A quattro mesi dall’uscita del libro “Mamma torna presto!”, l’avvocato messinese Laura Latino, celebre per avere fondato nel 2016 il blog Just4mom, continua a presentare il proprio romanzo nelle librerie, trasformandolo in uno spunto di riflessione e in un’occasione di parlare di temi importanti per l’universo femminile, con cui dialoga. Uno degli appuntamenti è stato proprio nella sua città di origine, presso la libreria Feltrinelli point. È qui che si sono riunite donne dalle professioni e dalle storie diverse, che hanno riflettuto insieme sui loro ruolo, personali ma soprattutto nel mondo del lavoro, con particolare riferimento alle difficoltà a cui si va incontro e ai possibili modi di affrontarle.
L’incontro con Laura Latino
L’incontro organizzato da Laura Latino ha coinvolto quindi anche Maria Celeste Celi, presidentessa del Cirs ETS Messina, la campionessa di para-powerlifting Roberta Macrì, il notaio Silvia Abate e l’imprenditrice Katia Consentino, co-founder di Giardini d’amore liquori. A moderare è stata la giornalista Rachele Gerace.
Insieme, ciascuna con i propri diversi punti di vista, queste donne hanno provato ad analizzare alcune importanti questioni femminili nel mondo del lavoro: dal problema degli imprenditori che non vogliono assumere donne che potrebbero diventare madri alla necessità di più aiuti dallo Stato di fronte alla possibile reale complicazione per un datore di lavoro a pagare più dipendenti, fino alle difficoltà anche maggiori a cui va incontro una freelance che non può permettersi di fermarsi durante la gravidanza. Un nucleo fondamentale dell’incontro è stato poi il confronto su come le madri potrebbero e dovrebbero essere messe nella condizione di non dover scegliere tra carriera e famiglia.
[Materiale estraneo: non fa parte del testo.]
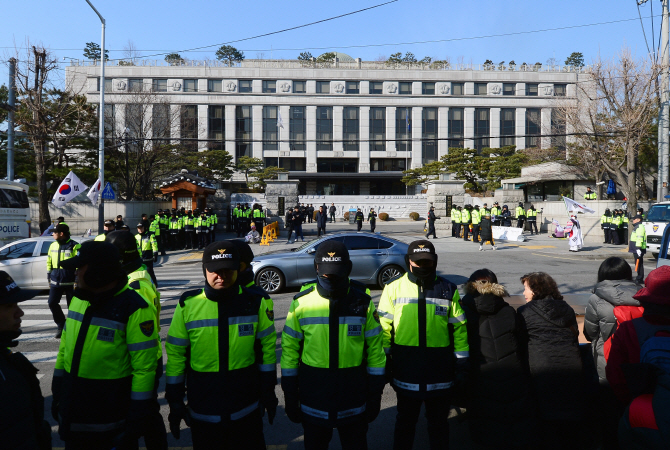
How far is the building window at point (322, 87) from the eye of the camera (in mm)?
62906

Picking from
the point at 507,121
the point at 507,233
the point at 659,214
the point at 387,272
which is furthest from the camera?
the point at 507,121

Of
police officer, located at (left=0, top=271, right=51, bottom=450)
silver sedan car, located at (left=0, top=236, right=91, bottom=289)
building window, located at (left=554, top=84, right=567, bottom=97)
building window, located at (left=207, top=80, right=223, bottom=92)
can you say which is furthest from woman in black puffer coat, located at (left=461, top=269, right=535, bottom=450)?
building window, located at (left=554, top=84, right=567, bottom=97)

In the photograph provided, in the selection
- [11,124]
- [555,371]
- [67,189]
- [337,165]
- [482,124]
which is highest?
[482,124]

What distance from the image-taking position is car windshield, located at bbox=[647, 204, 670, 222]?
16688mm

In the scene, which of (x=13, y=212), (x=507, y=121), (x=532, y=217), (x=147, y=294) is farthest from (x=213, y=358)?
(x=507, y=121)

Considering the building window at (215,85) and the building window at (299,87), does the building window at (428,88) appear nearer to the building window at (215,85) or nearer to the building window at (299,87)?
the building window at (299,87)

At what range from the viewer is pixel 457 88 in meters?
64.0

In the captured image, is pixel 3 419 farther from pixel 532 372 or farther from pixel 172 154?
pixel 172 154

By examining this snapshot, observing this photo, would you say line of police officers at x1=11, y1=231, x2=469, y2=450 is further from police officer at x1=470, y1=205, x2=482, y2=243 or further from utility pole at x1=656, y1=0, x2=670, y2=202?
utility pole at x1=656, y1=0, x2=670, y2=202

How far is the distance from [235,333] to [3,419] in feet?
4.10

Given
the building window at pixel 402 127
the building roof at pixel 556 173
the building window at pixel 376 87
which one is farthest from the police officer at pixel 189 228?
the building window at pixel 376 87

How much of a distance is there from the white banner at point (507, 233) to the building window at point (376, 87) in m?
43.0

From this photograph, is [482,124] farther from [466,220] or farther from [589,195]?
[466,220]

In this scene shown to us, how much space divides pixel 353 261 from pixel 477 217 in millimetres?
14952
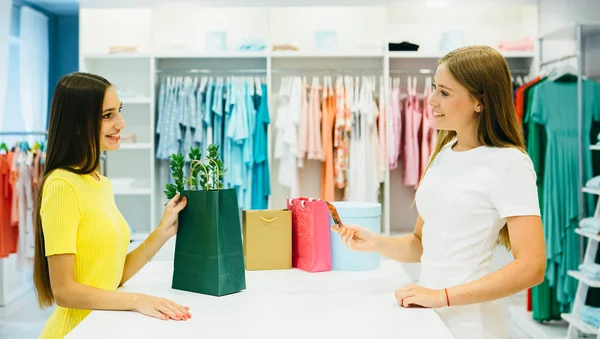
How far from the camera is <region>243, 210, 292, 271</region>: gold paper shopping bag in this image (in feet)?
6.61

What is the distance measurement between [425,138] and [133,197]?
103 inches

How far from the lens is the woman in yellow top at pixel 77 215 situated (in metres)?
1.63

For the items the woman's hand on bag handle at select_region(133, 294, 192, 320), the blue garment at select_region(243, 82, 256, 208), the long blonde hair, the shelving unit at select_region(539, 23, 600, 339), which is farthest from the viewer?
the blue garment at select_region(243, 82, 256, 208)

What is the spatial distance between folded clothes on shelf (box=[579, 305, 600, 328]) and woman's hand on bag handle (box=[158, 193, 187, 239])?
259cm

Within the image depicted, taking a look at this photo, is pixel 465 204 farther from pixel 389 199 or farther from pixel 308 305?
pixel 389 199

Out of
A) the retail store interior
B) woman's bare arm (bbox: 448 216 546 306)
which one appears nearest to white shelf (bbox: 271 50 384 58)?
Result: the retail store interior

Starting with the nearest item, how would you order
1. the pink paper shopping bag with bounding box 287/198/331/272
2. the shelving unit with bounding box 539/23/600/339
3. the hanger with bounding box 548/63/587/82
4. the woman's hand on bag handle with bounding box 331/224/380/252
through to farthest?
the woman's hand on bag handle with bounding box 331/224/380/252 < the pink paper shopping bag with bounding box 287/198/331/272 < the shelving unit with bounding box 539/23/600/339 < the hanger with bounding box 548/63/587/82

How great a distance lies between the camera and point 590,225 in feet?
11.2

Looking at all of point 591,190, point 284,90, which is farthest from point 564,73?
point 284,90

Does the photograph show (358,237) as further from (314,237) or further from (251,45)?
→ (251,45)

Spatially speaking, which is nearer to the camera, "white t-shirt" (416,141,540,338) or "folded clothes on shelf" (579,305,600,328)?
"white t-shirt" (416,141,540,338)

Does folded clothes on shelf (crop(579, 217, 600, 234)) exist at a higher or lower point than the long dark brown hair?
lower

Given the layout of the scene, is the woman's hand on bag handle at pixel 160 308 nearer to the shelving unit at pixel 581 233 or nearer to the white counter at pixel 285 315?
the white counter at pixel 285 315

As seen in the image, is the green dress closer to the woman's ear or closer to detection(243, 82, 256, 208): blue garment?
detection(243, 82, 256, 208): blue garment
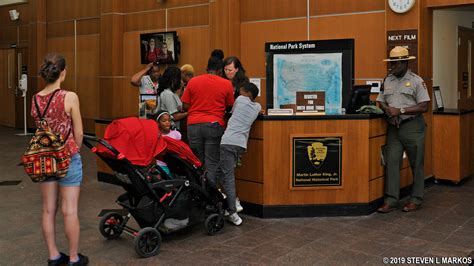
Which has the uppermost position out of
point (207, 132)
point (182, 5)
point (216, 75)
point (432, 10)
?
point (182, 5)

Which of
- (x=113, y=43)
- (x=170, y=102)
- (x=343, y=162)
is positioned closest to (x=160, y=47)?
(x=113, y=43)

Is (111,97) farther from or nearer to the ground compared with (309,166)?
farther from the ground

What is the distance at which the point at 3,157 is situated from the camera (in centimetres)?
979

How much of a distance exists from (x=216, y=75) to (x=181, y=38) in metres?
5.02

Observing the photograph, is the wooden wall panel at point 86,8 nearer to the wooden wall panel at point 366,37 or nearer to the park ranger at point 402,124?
the wooden wall panel at point 366,37

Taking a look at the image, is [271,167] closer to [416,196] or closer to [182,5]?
[416,196]

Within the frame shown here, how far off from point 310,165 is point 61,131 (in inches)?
102

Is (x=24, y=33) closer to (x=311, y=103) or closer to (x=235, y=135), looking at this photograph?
(x=311, y=103)

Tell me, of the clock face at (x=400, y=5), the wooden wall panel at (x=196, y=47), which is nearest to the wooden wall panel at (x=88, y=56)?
the wooden wall panel at (x=196, y=47)

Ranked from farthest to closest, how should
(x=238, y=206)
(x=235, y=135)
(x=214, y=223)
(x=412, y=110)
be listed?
(x=412, y=110), (x=238, y=206), (x=235, y=135), (x=214, y=223)

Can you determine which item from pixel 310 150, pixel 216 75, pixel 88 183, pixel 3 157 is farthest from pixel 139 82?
pixel 3 157

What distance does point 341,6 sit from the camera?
7879mm

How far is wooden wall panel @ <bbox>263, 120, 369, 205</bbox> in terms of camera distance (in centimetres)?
534

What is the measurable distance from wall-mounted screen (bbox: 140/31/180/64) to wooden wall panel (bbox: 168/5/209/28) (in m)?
0.25
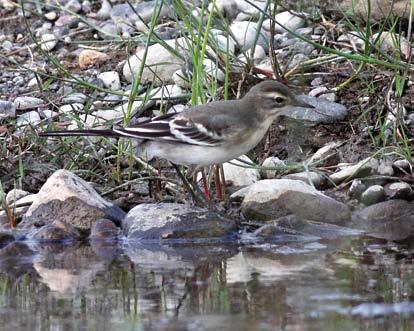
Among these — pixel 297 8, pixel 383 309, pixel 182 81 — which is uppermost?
pixel 297 8

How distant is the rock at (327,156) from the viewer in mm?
8508

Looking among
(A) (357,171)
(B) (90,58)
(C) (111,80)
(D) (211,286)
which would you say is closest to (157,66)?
(C) (111,80)

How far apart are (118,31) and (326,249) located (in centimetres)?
442

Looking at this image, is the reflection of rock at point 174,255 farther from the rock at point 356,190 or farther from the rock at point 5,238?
the rock at point 356,190

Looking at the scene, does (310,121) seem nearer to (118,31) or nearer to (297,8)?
(297,8)

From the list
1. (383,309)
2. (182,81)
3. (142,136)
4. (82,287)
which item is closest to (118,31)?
(182,81)

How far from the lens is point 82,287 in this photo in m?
6.32

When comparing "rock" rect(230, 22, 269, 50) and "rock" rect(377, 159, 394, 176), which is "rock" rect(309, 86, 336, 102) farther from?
"rock" rect(377, 159, 394, 176)

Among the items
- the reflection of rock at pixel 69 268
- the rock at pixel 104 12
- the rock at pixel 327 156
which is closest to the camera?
the reflection of rock at pixel 69 268

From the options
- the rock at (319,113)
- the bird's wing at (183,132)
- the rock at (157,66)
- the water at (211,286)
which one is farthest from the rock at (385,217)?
the rock at (157,66)

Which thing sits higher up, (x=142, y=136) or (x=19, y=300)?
(x=142, y=136)

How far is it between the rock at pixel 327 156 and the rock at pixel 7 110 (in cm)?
262

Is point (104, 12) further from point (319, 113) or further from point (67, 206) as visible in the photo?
point (67, 206)

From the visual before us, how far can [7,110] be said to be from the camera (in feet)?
31.5
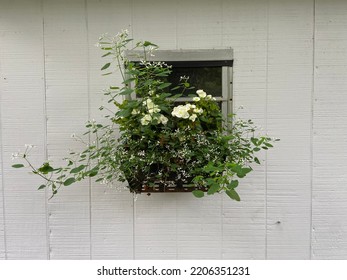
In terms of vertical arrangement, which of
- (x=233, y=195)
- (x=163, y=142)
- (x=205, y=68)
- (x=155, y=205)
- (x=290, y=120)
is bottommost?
(x=155, y=205)

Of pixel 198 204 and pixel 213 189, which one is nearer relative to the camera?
pixel 213 189

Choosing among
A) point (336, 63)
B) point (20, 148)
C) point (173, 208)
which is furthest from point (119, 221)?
point (336, 63)

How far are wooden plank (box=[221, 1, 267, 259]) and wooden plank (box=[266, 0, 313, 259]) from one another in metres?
0.04

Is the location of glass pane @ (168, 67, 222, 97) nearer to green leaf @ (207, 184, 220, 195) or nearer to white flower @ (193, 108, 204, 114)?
white flower @ (193, 108, 204, 114)

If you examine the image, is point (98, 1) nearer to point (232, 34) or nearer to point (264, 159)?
→ point (232, 34)

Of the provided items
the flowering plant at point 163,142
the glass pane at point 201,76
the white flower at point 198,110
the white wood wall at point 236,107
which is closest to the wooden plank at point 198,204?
the white wood wall at point 236,107

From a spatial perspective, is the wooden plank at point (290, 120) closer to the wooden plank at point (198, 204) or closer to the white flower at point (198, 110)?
the wooden plank at point (198, 204)

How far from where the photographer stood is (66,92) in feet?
6.43

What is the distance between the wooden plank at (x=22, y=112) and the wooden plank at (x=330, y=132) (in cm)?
159

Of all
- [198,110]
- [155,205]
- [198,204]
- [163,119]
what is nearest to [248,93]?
[198,110]

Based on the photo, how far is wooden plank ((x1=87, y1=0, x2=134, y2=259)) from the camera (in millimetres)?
1932

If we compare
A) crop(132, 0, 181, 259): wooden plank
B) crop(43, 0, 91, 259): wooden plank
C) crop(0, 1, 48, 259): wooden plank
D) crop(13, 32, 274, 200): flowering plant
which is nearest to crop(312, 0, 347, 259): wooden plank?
crop(13, 32, 274, 200): flowering plant

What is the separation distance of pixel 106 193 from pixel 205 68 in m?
0.94

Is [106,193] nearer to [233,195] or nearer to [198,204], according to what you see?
[198,204]
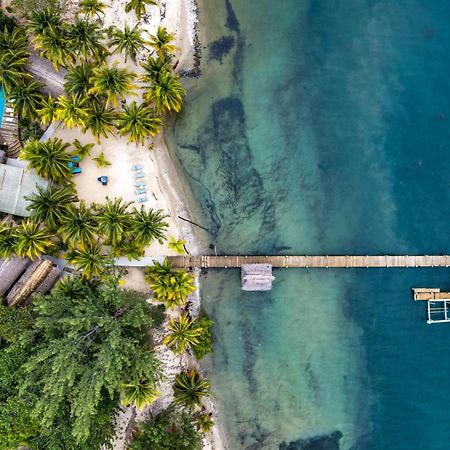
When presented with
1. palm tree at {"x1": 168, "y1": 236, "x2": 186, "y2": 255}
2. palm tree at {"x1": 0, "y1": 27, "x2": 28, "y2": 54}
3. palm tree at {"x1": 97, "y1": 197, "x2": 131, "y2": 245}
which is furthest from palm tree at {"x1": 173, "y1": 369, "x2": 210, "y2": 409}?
palm tree at {"x1": 0, "y1": 27, "x2": 28, "y2": 54}

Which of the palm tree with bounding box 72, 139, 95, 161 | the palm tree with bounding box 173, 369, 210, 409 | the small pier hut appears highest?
the palm tree with bounding box 72, 139, 95, 161

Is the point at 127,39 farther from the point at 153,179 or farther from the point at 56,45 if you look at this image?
the point at 153,179

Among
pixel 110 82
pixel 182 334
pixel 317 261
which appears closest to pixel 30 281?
pixel 182 334

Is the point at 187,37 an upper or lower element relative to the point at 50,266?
upper

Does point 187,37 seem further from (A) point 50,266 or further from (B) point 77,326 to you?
(B) point 77,326

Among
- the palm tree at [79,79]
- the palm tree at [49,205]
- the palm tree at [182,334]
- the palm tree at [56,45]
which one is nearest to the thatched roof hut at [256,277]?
the palm tree at [182,334]

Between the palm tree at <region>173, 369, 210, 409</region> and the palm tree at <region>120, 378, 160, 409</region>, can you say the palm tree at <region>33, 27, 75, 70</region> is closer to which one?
the palm tree at <region>120, 378, 160, 409</region>

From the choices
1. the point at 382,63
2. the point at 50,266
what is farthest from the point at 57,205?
the point at 382,63
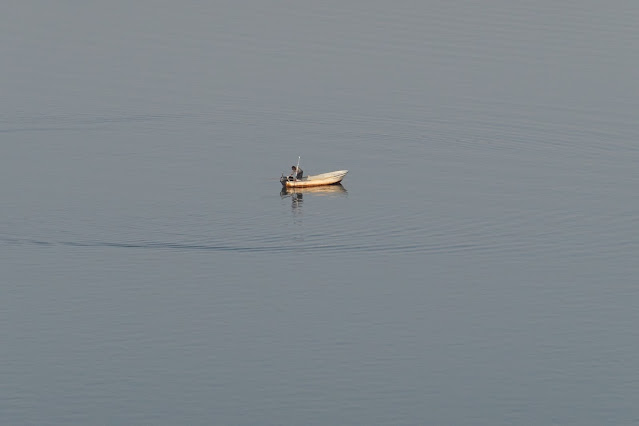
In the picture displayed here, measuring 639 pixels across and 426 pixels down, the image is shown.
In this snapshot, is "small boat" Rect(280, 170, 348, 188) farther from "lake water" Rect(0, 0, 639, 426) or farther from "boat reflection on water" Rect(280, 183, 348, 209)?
"lake water" Rect(0, 0, 639, 426)

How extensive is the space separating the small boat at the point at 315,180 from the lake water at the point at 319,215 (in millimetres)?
1260

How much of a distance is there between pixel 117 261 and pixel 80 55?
5835cm

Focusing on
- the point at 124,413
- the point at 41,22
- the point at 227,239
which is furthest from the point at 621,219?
the point at 41,22

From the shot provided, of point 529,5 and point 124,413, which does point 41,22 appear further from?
point 124,413

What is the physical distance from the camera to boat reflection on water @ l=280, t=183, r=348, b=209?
103 metres

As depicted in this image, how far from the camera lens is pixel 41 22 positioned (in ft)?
497

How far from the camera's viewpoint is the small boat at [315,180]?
104 m

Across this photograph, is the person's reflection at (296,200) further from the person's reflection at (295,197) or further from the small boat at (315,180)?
the small boat at (315,180)

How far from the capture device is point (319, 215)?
322 ft

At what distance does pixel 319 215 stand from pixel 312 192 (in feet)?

Laura Latino ha infatti riportato un dato importante, ovvero che una donna su cinque smette di lavorare quando diventa madre. Si è parlato quindi delle possibili soluzioni: dal part-time agli asili aziendali, dalle scuole pubbliche a tempo pieno ad un maggiore coinvolgimento dei padri nella gestione dei figli. Pur esistendo oggi i periodi di paternità, infatti, questi hanno delle restrizioni e sono spesso carichi di uno stigma tale da essere accompagnati da commenti e disapprovazione dei colleghi. Il rischio, come sottolineato durante il confronto, è quello di privare gli uomini della possibilità di godersi il ruolo di padre e di continuare a caricare le donne, ancora oggi viste come uniche responsabili del lavoro di cura.
Tra tutti, poi, è emerso il tema della ricerca di un equilibrio e del bisogno di liberazione da quel senso di colpa che troppo spesso pesa sulle madri lavoratrici e che si ricollega anche al romanzo di Laura Latino, “Mamma torna presto!”, e in particolare alla sua protagonista, Anna.
“Mamma torna presto”: dal blog al libro
Il primo romanzo dell’autrice messinese, “Mamma torna presto!”, infatti, non poteva che avere per protagonista una donna e mamma in cerca di equilibrio. Negli anni Laura Latino, già esperta legale, ha fatto del suo essere donna in carriera e mamma il suo punto di forza e segno distintivo, raccontando la propria esperienza di vita nel blog Just4Mom e conquistando più di 40 mila followers su social network. Nel libro riporta ancora i temi legali alla vita da mamma, legandoli a quello dell’affermazione di sé, senza perdere l’approccio ironico e divertente che la contraddistingue.
In occasione dell’incontro di Messina, una delle riflessioni è stata avviata proprio a partire dai sentimenti che travolgono la protagonista del libro, Anna, e che accomunano molte donne lavoratrici nella vita reale. La notaia Silvia Abate, in particolare, ha ringraziato l’autrice perché “ha trattato, con il sorriso e con la leggerezza, un piccolo dramma che tutte le mamme lavoratrici vivono, quello del convivere col senso di colpa del doversi dividere tra lavoro e famiglia”.
A tal proposito, la scrittrice ha parlato della necessità di acquisire la consapevolezza che non esiste la perfezione. “Anna ad un certo punto pensa di non riuscire a fare niente. Finché non decide di riprendere il controllo della sua vita come Anna individuo femminile e non Anna mamma, mucca, cuoca, autista, organizzatrice di eventi e quant’altro”. Il titolo del libro non è solo una frase che il figlio più piccolo le dice, ma è anche quello che lei si ritrova a dire a se stessa in un momento di difficoltà in cui si sente persa. Anna si guarda allo specchio e si dice torna presto, torna quella di prima. “La risposta però è sempre quella: non rinunciamo ai nostri progetti, proviamoci”, ha concluso la scrittrice.